There are five important aspects in preparing for the eventuality of a breach. If you are responsible for data security, you should …
- Understand your data and its milieu There should be a map of your sensitive data, and its flow, and you should identify all the third parties and contract organizations with whom it is shared. You will need to evaluate whether all your systems and applications are up-to-date with their patches and configurations. You will need to understand and reduce the surface area of all potential attack vectors.
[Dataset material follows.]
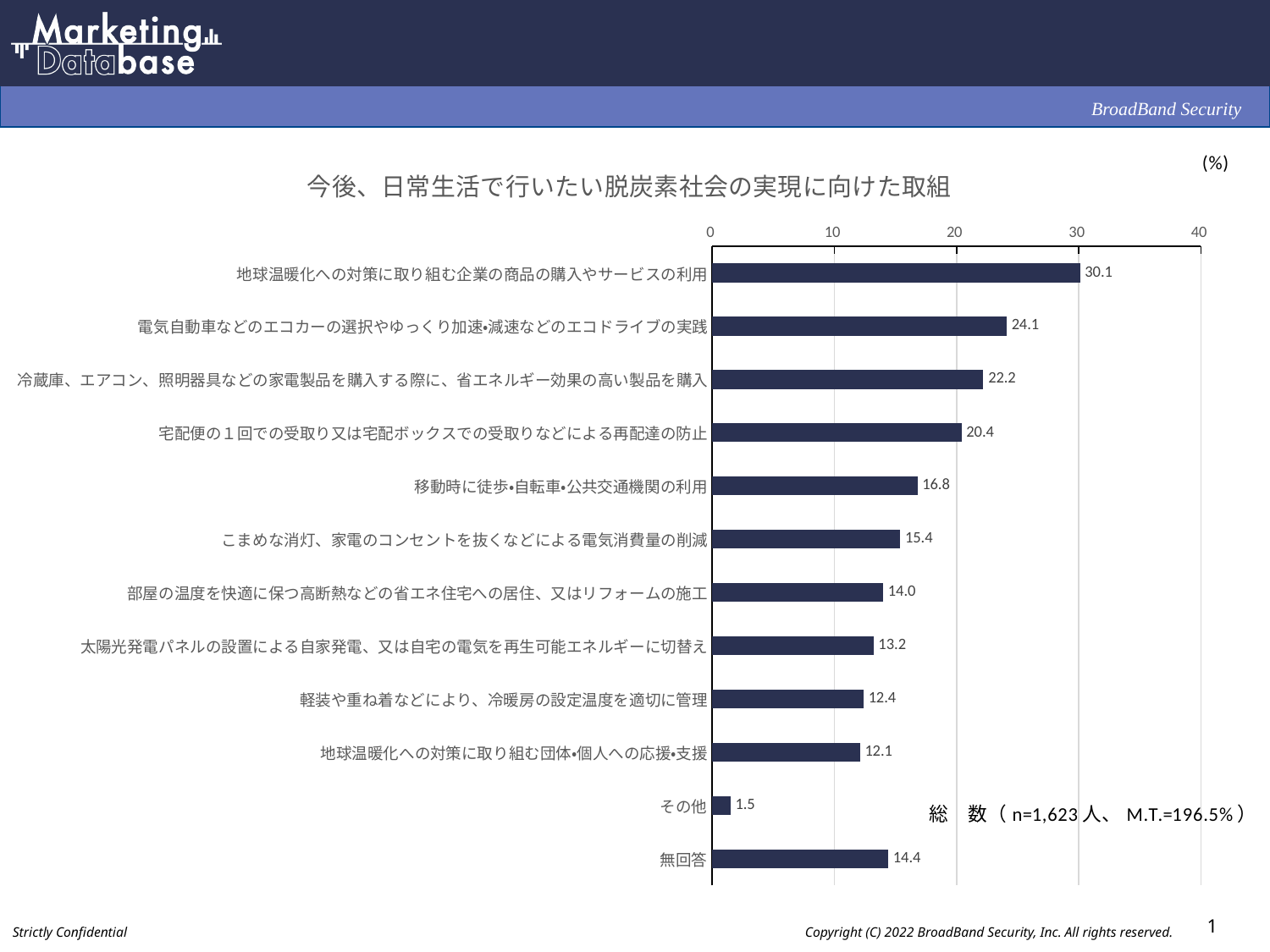
What kind of chart is shown on the slide? bar chart What is the value for 地球温暖化への対策に取り組む企業の商品の購入やサービスの利用? 30.1 Is the value for こまめな消灯、家電のコンセントを抜くなどによる電気消費量の削減 greater or less than 20? less Which is larger: the value for 軽装や重ね着などにより、冷暖房の設定温度を適切に管理 or the value for 太陽光発電パネルの設置による自家発電、又は自宅の電気を再生可能エネルギーに切替え? 太陽光発電パネルの設置による自家発電、又は自宅の電気を再生可能エネルギーに切替え What is the difference between the values for 電気自動車などのエコカーの選択やゆっくり加速•減速などのエコドライブの実践 and 宅配便の１回での受取り又は宅配ボックスでの受取りなどによる再配達の防止? 3.7 What is the title of the chart? 今後、日常生活で行いたい脱炭素社会の実現に向けた取組 Which category has the lowest value? その他 How many categories are shown in the chart? 12 What is the value for 移動時に徒歩•自転車•公共交通機関の利用? 16.8 Which category has the highest value? 地球温暖化への対策に取り組む企業の商品の購入やサービスの利用 What is the value for 無回答? 14.4 What is the sample size (n) shown on the chart? n=1,623人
- Improve your ability to detect breaches. A data breach takes time, sometimes many weeks of probing. If it is caused by people within the organization, it could go on undetected for years. The organization must be able to detect data leaks as they happen. This means that everyone involved must be able to recognize a data breach. It pays dividends to have a network intrusion detection system that can regularly scan endpoints across the network to search for malicious behavior that can indicate an active intrusion is underway.
- Test your systems. Penetration-testing is essential to firm up your security. There are many penetration tests systems available, including PowerShell-based systems that can gain control of a badly-configured SQL Server system within minutes. Staff should be encouraged to use them to make sure there are no security loopholes. Many organizations run ‘fire-drill’ exercises that orchestrate real-time attacks. These will show where weaknesses are in the organization that test awareness of such things as a phishing attack and checks the organizations ability to respond to a real incident. This should be able to highlight any gaps in your incident response plan, and continually update it.
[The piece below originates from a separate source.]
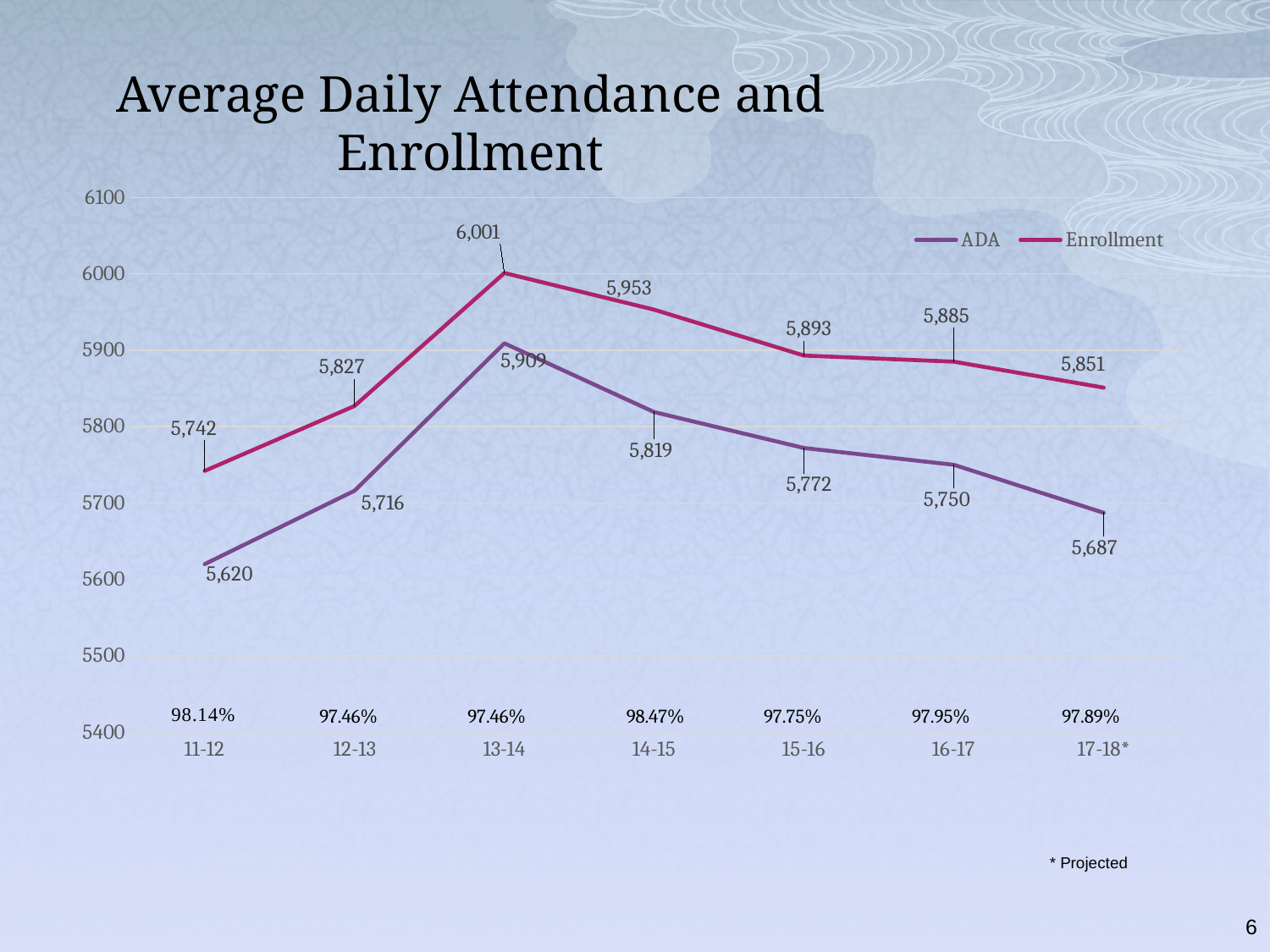
What is the Enrollment value for 13-14? 6,001 How many series does the legend list? 2 Is the Enrollment value for 12-13 greater or less than 5800? greater Which is larger, the ADA value for 13-14 or the ADA value for 14-15? 13-14 What kind of chart is shown? line chart What is the ADA value for 17-18*? 5,687 Does the ADA line rise or fall from 13-14 to 17-18*? fall What is the difference between Enrollment and ADA in 15-16? 121 Which year has the lowest ADA? 11-12 How many years are shown on the x axis? 7 What is the ADA value for 11-12? 5,620 Which year has the highest Enrollment? 13-14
- Understand the consequences of breaches. The organization must understand the broader consequences of a data breach. It isn’t only about loss or theft of data.
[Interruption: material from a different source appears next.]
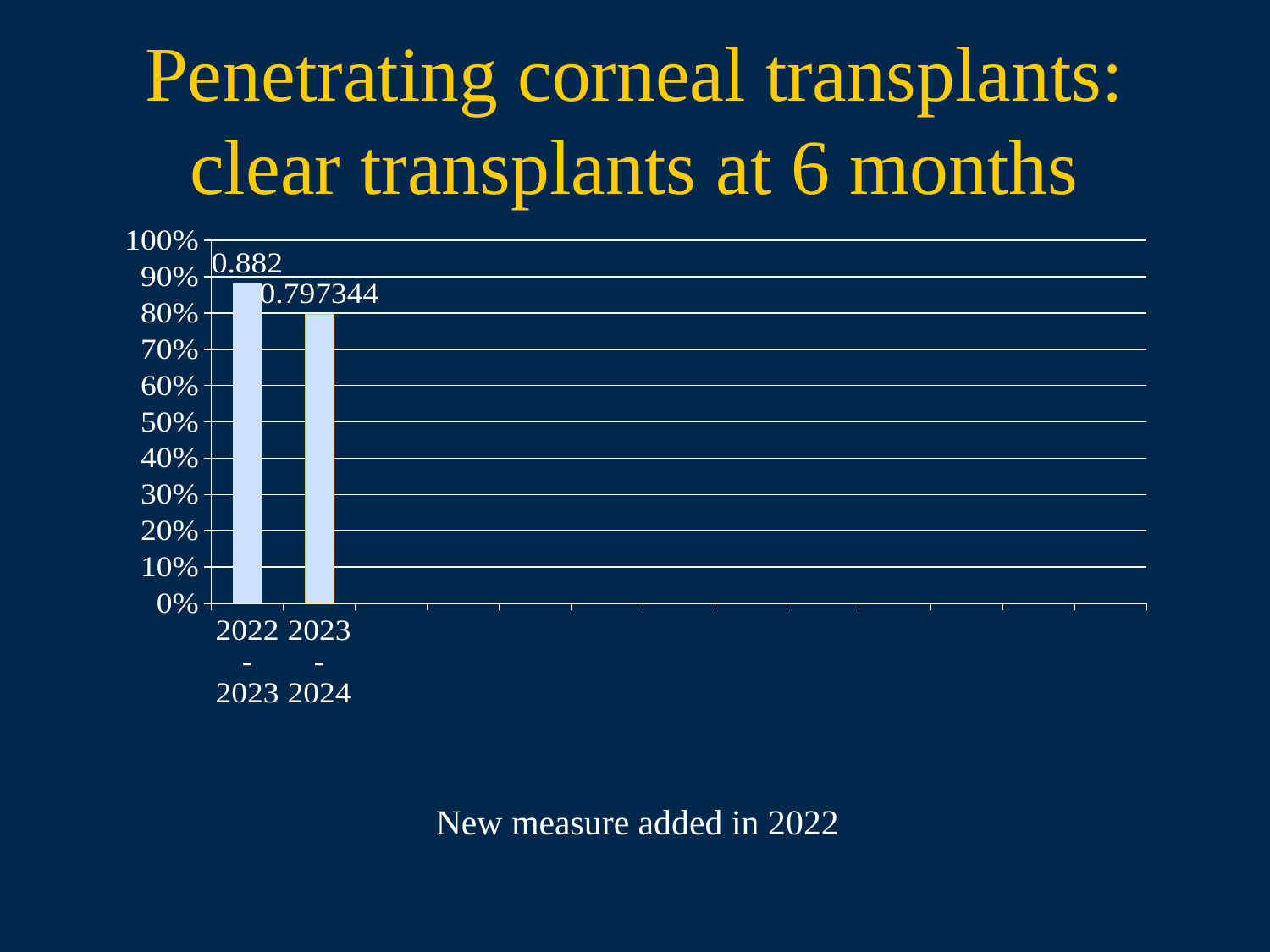
Is the value for 2022-2023 greater or less than 80%? greater Which period has the lowest bar? 2023-2024 Do the values rise or fall from 2022-2023 to 2023-2024? fall Which is larger, the value for 2022-2023 or the value for 2023-2024? 2022-2023 What kind of chart is shown on the slide? bar chart What is the data label shown on the bar for 2023-2024? 0.797344 Which period has the highest bar? 2022-2023 What is the title of the slide? Penetrating corneal transplants: clear transplants at 6 months How many bars are plotted on the chart? 2 What is the difference between the labelled values for 2022-2023 and 2023-2024? 0.084656 Is the value for 2023-2024 greater or less than 70%? greater What is the data label shown on the bar for 2022-2023? 0.882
- Planning for reacting appropriately to a breach: There must be a documented and tested plan for responding to a data breach, whether it is personal, business or financial data. Minutes matter more than anything when dealing with a compromised network. If the plan for dealing with this is tried and tested, you can collect, analyze and act on information very quickly, even if it happens at night or during holidays. The response plan should have an explicit plan for each class of incident, from run-of-the-mill threats to complete compromise of the network. It needs to follow the whole epic from initial detection to post-mortem and document the lessons learned.
- Make Data Governance part of the organization: There must be part of an organization that is directly responsible for recording all breaches however trivial, managing breaches if they happen, and trying to ensure that they don’t. If, however, they do happen, they must ensure that they are quickly sealed. They need to have a process in place that assesses the likely risk to individuals because of a personal data breach, and a process that provides a notification. This team must collaborate with other business groups, including public relations, legal, human relations and the executive team, especially following an incident. An organized response can take the form of a computer incident response team (CIRT) – where there are defined roles and responsibilities, including threat monitoring, vulnerability assessment and incident handling. This part of the organization must keep up to date with the types of threats that are likely; the latest cybercriminal patterns, attack techniques and malware trends.
- Promote awareness of data breaches: Everyone in the organization needs to understand what a breach is, understand the signs that a breach has happened, and know whom in the organization to notify in order to escalate a security incident.